SELECTED EXTRACT:

------------------------------------

Across the Atlantic, the Democratic Party in the United States paid a heavy political price in 2016 after widespread dissatisfaction among sections of its supporters over the conduct of its nomination process. Regardless of differing opinions on the merits of those claims, the perception that the process had been unfair contributed to internal disillusionment, depressed enthusiasm among parts of the electorate, and ultimately helped reshape the electoral landscape.
The British Conservative Party offers another cautionary tale. Years of internal division, leadership instability, and public perceptions of inconsistency eroded voter confidence and culminated in a crushing electoral defeat in 2024. Electorates punish parties that appear incapable of governing themselves before asking to govern a nation.
Even closer to home, numerous African governing parties have discovered that the shortest route to opposition is through internal injustice. Candidates denied fair treatment rarely disappear quietly. Their supporters become politically homeless. And politically homeless voters often become politically dangerous.
Cross River State today is no longer the one-party landscape it once appeared to be.

------------------------------------

SHORT PROBLEM A: Say whether each statement agrees with the commentary, answering yes or no and quoting the words that decide it. (i) The British Conservative Party suffered a crushing electoral defeat in 2024. (ii) The commentary states that the Democratic Party's 2016 nomination process was unfair. (iii) The commentary describes Cross River State as still a one-party landscape.
SHORT PROBLEM B: Quote word for word the part of the commentary starting with "Even closer to" and going on through "become politically dangerous.".
SHORT PROBLEM C: From the commentary, list every factor it gives as eroding voter confidence in the British Conservative Party.

SOURCE DATA:

------------------------------------

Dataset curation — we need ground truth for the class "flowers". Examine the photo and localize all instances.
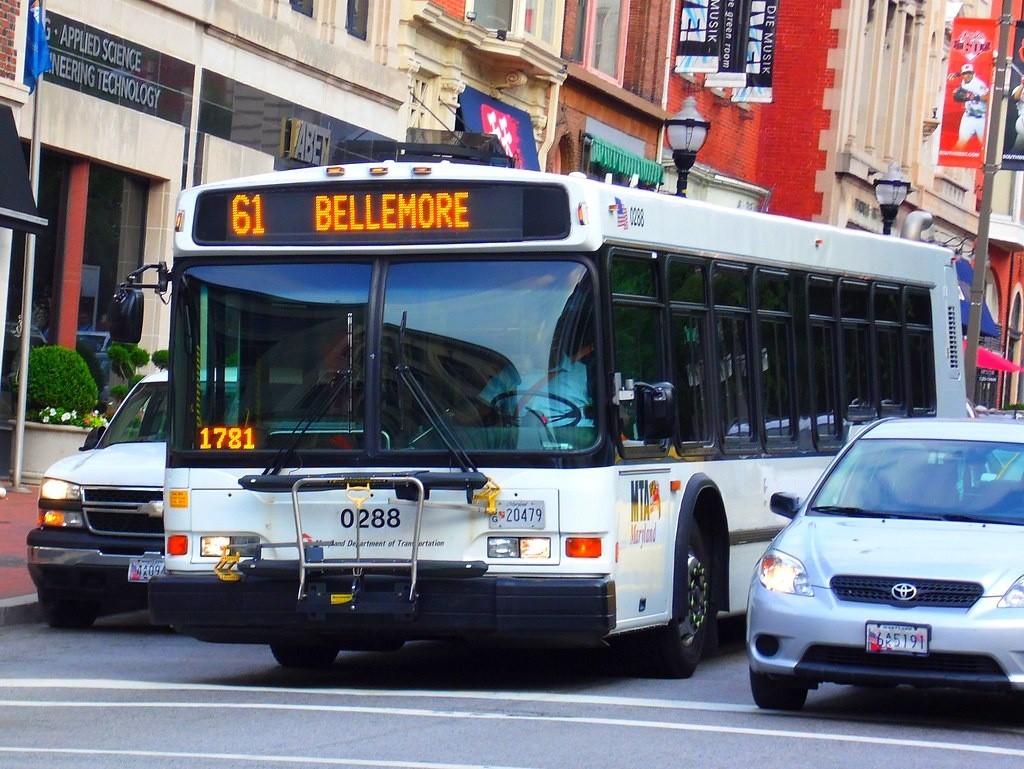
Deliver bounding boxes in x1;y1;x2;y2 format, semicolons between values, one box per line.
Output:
38;406;109;429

------------------------------------

WRITTEN REPLY A:
(i) Yes: "culminated in a crushing electoral defeat in 2024."
(ii) No: "Regardless of differing opinions on the merits of those claims, the perception that the process had been unfair contributed to internal disillusionment"
(iii) No: "Cross River State today is no longer the one-party landscape it once appeared to be."

WRITTEN REPLY B:
Even closer to home, numerous African governing parties have discovered that the shortest route to opposition is through internal injustice. Candidates denied fair treatment rarely disappear quietly. Their supporters become politically homeless. And politically homeless voters often become politically dangerous.

WRITTEN REPLY C:
- Years of internal division
- Leadership instability
- Public perceptions of inconsistency